The researchers use a retractable valve that constricts part of a microfluidic channel. This stretches the droplet without breaking it and slows its passage through the narrowed channel. The altered droplet shape and extra time allows the trapped biomolecules inside to be detected using fluorescence spectroscopy. Using the technique, the team were able to detect nucleic acids inside droplets.
A high magnification image of a droplet squeezing through a 20 µm by 10 µm constriction. This lateral view clearly shows the continued presence of the continuous phase surrounding the droplet as it is pushed through the constriction. (Reprinted with permission from The Royal Society of Chemistry)
With their novel technique, Wang's team overcomes challenges involved with biomolecular quantification in droplets, including short intradroplet signal acquisition times and droplet–illumination volume size mismatches.
"In our platform, one-dimensional beam shaping using cylindrical optics CICS produces a sheet-like illumination volume, maximizing intra-droplet detection efficiency," explains Wang. "Furthermore, droplet confinement through a microfluidic constriction extends droplet duration through the illumination volume, providing the spatial and temporal resolution necessary to detect single biomolecules."

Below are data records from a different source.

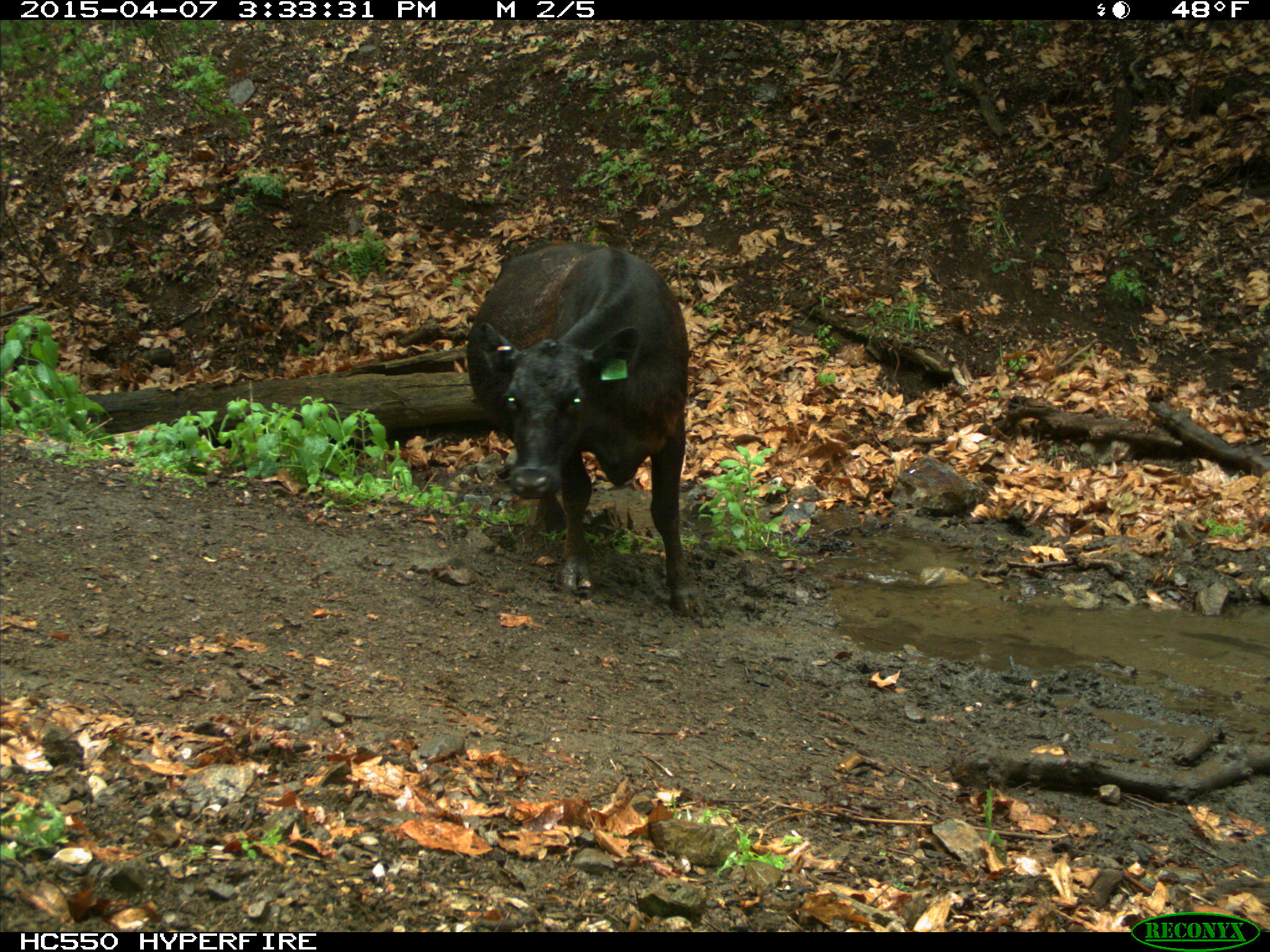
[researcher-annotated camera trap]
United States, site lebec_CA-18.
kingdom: Animalia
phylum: Chordata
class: Mammalia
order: Artiodactyla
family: Bovidae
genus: Bos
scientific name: Bos taurus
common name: domestic cow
Bos taurus (domestic cow).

He gives an example where the new technique could assists researchers in conducting amplification-free, high-throughput single cell studies: A clonal population of cells can be genetically identical across the population, but still exhibits significant variation in phenotypic characteristics at single cell level. As a result, there is a strong interest in the biological community to understand the origins of this variability at single cell level. Droplet microfluidics has recently been applied towards such high throughput studies at single cell level. However, these studies are limited to amplification schemes like PCR due to lack of a sensitive detection platform. Wang is confident that their new platform will be able to break this barrier and make it possible to conduct amplification free single cell studies within droplets.
The researchers at Johns Hopkins already demonstrated the application of the single molecule counting technique within droplets with a sample biochemical system of stained DNA molecules.
"However" says Wang, "the system must be optimized with due consideration to throughput and sensitivity required for the particular application being studied. So we envision the future research in this area to be geared towards rigorous characterization of the applicability of this technique towards a variety of biochemical applications."